*** Opening of TEXT SEGMENT ***

She only thinks she's seen it all. Rima Suqi discovers what the big deal about Aman Resorts is all about at Amanruya in Turkey. A love letter.
BODRUM, Turkey – For years I've heard friends gush about Aman resorts. And while I wanted to believe them, the been-around-the-world travel writer in me secretly wondered what the fuss was about.
Then I got to see for myself.
The journey went something like this: After a week in Istanbul, I hopped a one-hour flight on Onur Air (no fees to check luggage, free food) to Ismir, toured Ephesus (amazing despite the crowds) and the House of the Virgin Mary (her alleged last resting place; who knew?), spent the night at the so-called boutique Hotel Carina in the neighboring town of Kusadasi (great public spaces, rooms need an update), and woke up early for a three-hour bus to Bodrum. At the end of the bus ride, passengers are offered cologne. Apparently, it's because riders are considered guests. Sharing perfume is an old ritual in Turkey, though one more likely to happen when paying a visit to friends or family. This was a new one for me. (Here's an interesting article about kolonya.)
The point of recounting these details is to make it clear that I was worn out from the journey. Three nights Amanruya turned out to be the perfect place to end my trip.
Because Amanruya is pretty damn perfect. Sure, a couple of things were off. They always are when a place first opens, and this is, after all, Turkey. But they were minimal and not worth mentioning.

*** Close of TEXT SEGMENT ***

**DIRECTIONS**
Update the Amanruya article, starting at "BODRUM, Turkey –" and ending at "fuss was about.", so that "travel writer" becomes "journalist". None of the data is needed here.

*** Opening of GIVEN DATA ***

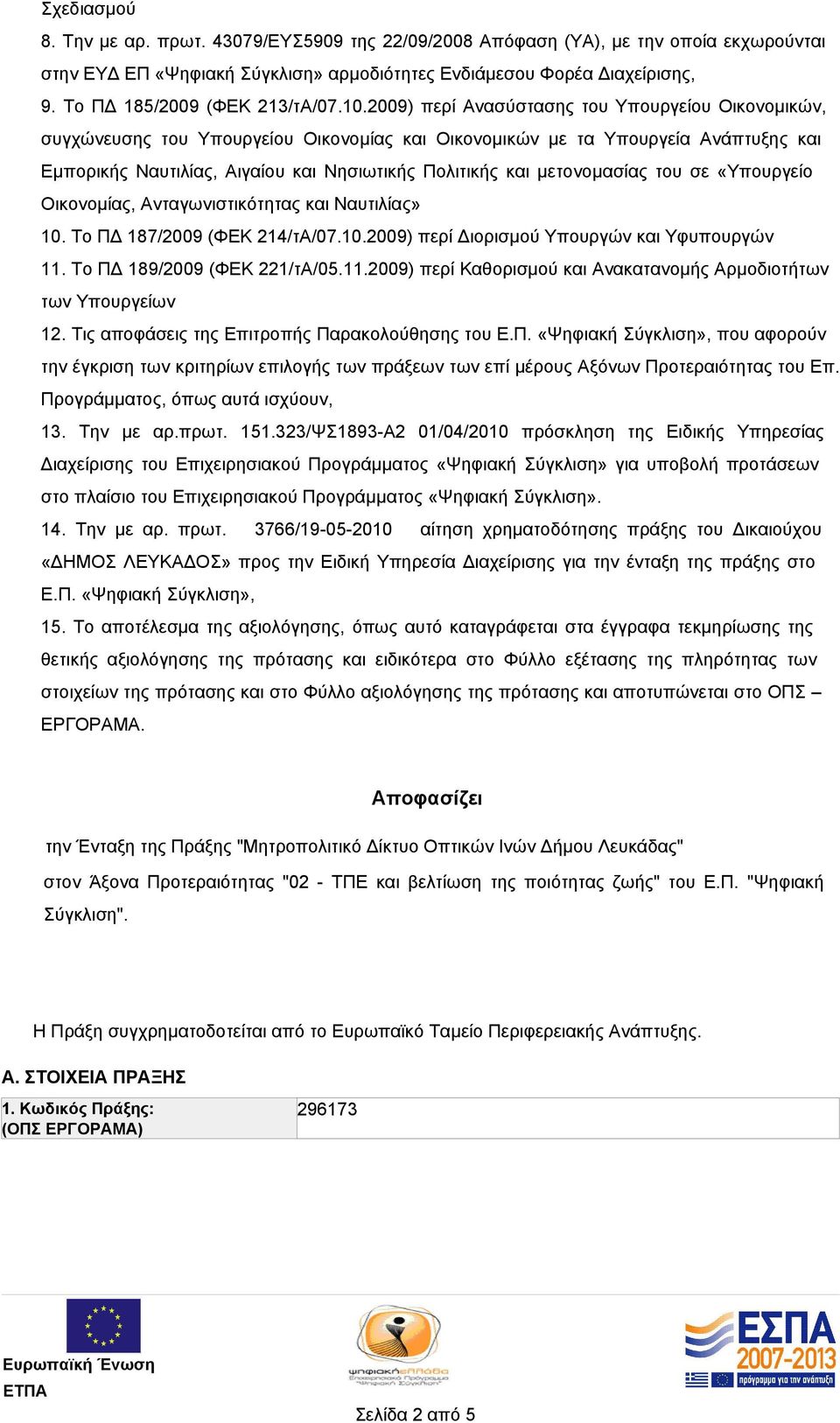 2009) περί Ανασύστασης του Υπουργείου Οικονομικών, συγχώνευσης του Υπουργείου Οικονομίας και Οικονομικών µε τα Υπουργεία Ανάπτυξης και Εµπορικής Ναυτιλίας, Αιγαίου και Νησιωτικής Πολιτικής και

*** Close of GIVEN DATA ***

**SOLUTION**
BODRUM, Turkey – For years I've heard friends gush about Aman resorts. And while I wanted to believe them, the been-around-the-world journalist in me secretly wondered what the fuss was about.